Главная / Публикации / Марк Шагал. «Ангел над крышами»
Приходит время
Мне представляется особенно примечательным, что в дни еврейского траура по павшим героям Варшавского гетто мы сегодня присутствуем на вечере поэта, живого борца молодой страны, бьющей общего нашего врага, на вечере борца, воспевающего героизм, мужество и ненависть к врагу. Благодарю всех вас за добрые слова в мой адрес, но я полагаю, что это слишком большая для меня честь — быть здесь, на этом вечере, тем, что у евреев называется «целый мэхутн»!
Я искренне рад вместе с вами отпраздновать выход в свет книги Фефера, жаль только, что сегодня его здесь нет; во-первых, нам всем было бы веселей, во-вторых, я не чувствовал бы себя этаким «узурпатором»: ведь это Феферу принадлежат полнозвучные стихи, все почести должны быть оказаны ему, а я только — как бы это сказать? — лишь подсвистал его песне...
Но вечер этот — и не одного Фефера, а всех тех, кто хочет еще раз, хотя бы в мыслях, выразить свою преданность нашей с вами, и его, Фефера, великой Родине, являющей сегодня величайшее из искусств — быть выше искусства...
Для меня было двойной радостью — что-нибудь сделать для книги Фефера, правда, очень немногое, как я уже сказал, и притом в спешке, в той спешке, когда торопишься высказать свою любовь — к народу и к Родине...
Как с поэтом я познакомился с Фефером первый раз в Москве, в разгар революции, в зале Еврейского государственного Камерного театра, где я работал, а потом встречал его в Малаховке, где я обучал детей в колонии, по соседству с писателями Добрушиным, Нистером, Гофштейном и другими... Это было новое имя, имя поэта, который пришел и сказал: «Тихо, вы — люди воздуха и художники воздуха, — мы явились, неся «просторечье»...» Я взглянул тогда на писателей: никто не испугался.
* * *
Минуло более двадцати лет. Я успел окунуться во все беды, а может, и радости, выпадающие художнику двадцатого века. Я прошел Париж — столицу мировой живописи.

-----

### Что сделать
1. Перепечатайте отрывок из речи о книге Фефера: начните со слов, в которых есть "Я искренне рад", и остановитесь после слов "быть выше искусства...".
2. Перескажите короче абзац речи о книге Фефера, начинающийся словами «Как с поэтом я познакомился», сохранив его главные факты.
3. Продолжите речь о книге Фефера, начав сразу после её последнего предложения.
Приведённый далее список является самостоятельным материалом.

### Предоставленный материал
-----

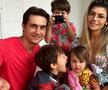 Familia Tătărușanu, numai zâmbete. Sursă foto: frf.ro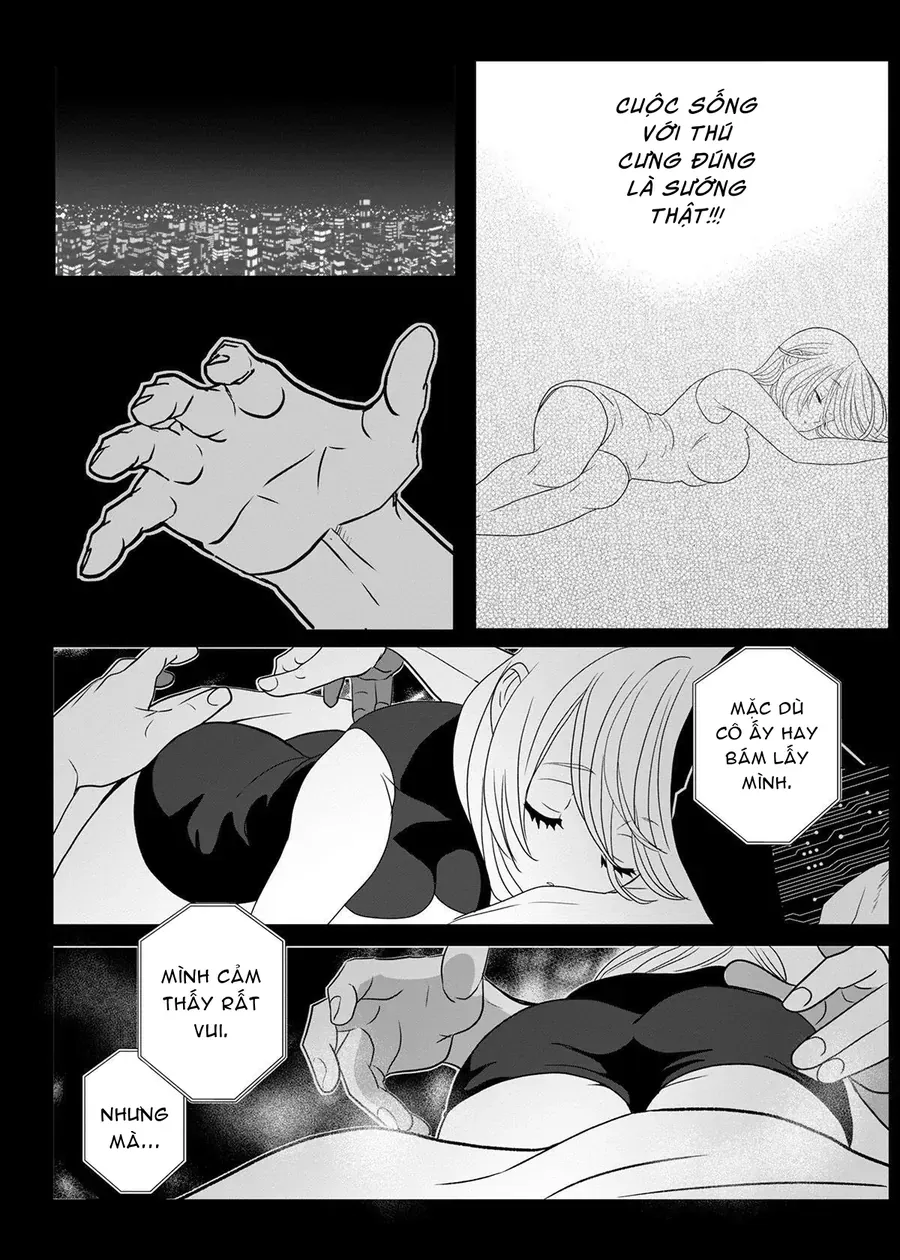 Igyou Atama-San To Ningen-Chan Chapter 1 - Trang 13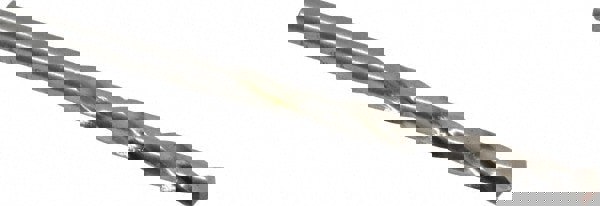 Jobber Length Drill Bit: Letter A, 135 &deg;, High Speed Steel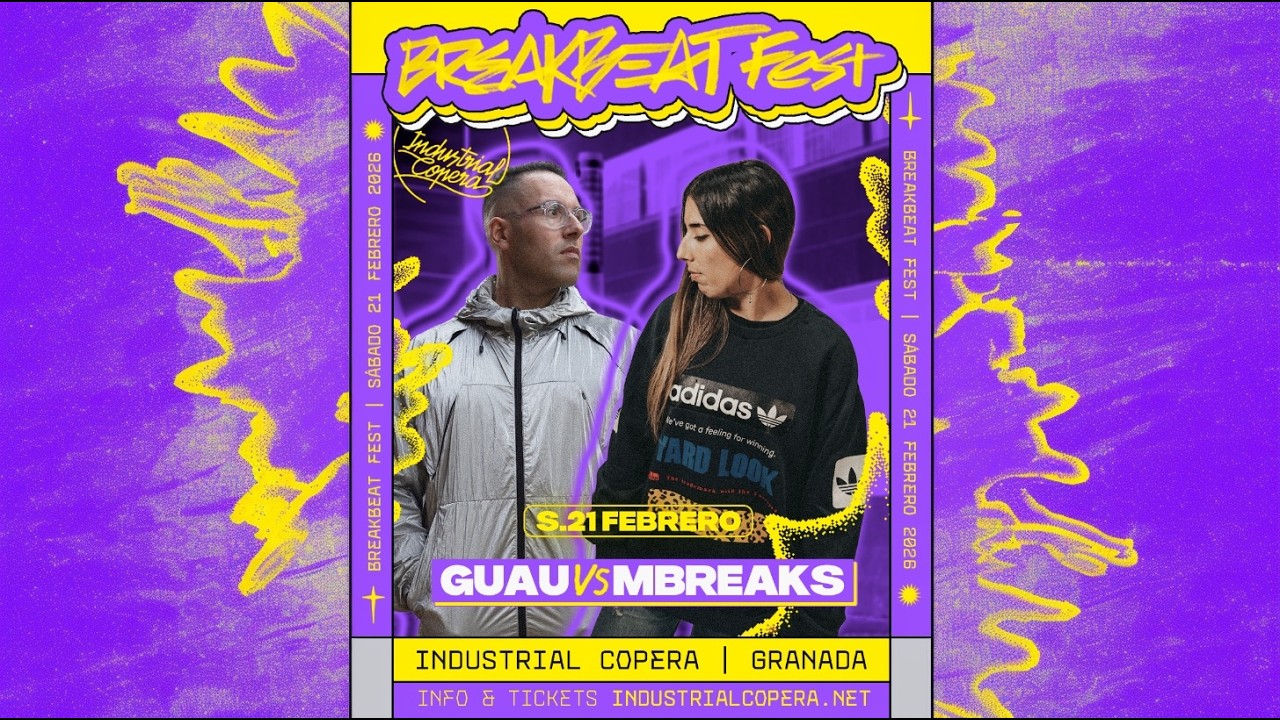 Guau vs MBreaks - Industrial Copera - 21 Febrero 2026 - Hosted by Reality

-----

### Ответы по номерам
1.
Я искренне рад вместе с вами отпраздновать выход в свет книги Фефера, жаль только, что сегодня его здесь нет; во-первых, нам всем было бы веселей, во-вторых, я не чувствовал бы себя этаким «узурпатором»: ведь это Феферу принадлежат полнозвучные стихи, все почести должны быть оказаны ему, а я только — как бы это сказать? — лишь подсвистал его песне...
Но вечер этот — и не одного Фефера, а всех тех, кто хочет еще раз, хотя бы в мыслях, выразить свою преданность нашей с вами, и его, Фефера, великой Родине, являющей сегодня величайшее из искусств — быть выше искусства...

2. Впервые говорящий познакомился с Фефером как с поэтом в Москве, в разгар революции. Это произошло в зале Еврейского государственного Камерного театра, где говорящий работал. Потом он встречал Фефера в Малаховке, где учил детей в колонии по соседству с писателями Добрушиным, Нистером, Гофштейном и другими. Фефер был тогда новым именем. Этот поэт заявил «людям воздуха», что пришёл, «неся „просторечье“». Никто из писателей не испугался.

3.
И когда сюда прибыл мой давний друг, великий актер Соломон Михоэлс, а с ним — Фефер, то мы увидели истинного, от рождения, еврея-революционера и истинного поэта, воспринявшего общееврейскую поэтическую традицию и вписавшего в нее новую главу — о своей стране, обновленной Родине...
Это не та уже страна, где я, к примеру, ребенком прятался под кровать, когда за окном проходил по улице «городовой». В моем представлении эта страна была тогда размером с наш двор, а сегодня она простирается перед поэтом Фефером «от моря до моря», и он поет об этом, и он свободно и вольно ездит по ней, вместе с такими же, как и он, молодыми...
* * *
Сегодня (как и всегда, кстати) истинное пластическое и поэтическое начала следуют ходу жизни и устремленности человека-художника.
Вот почему трудно шатающемуся художнику — вместе с ним шатается и его творческое начало.
Да, я, художник, которого считают «смещенным», с искаженным стилем и содержанием картин, — я люблю поэта Фефера, о котором полагают, должно быть, что его направление, поэтический путь, наоборот, совершенно «ровен»...
Сегодня существует два вида поэзии — надреальной, прекрасный образец которой в Советском Союзе являет русский поэт еврей Пастернак, и поэзия, характерными чертами которой обычно представляется так называемая «прямолинейность» и ясность выражения. Это — например, поэзия Фефера.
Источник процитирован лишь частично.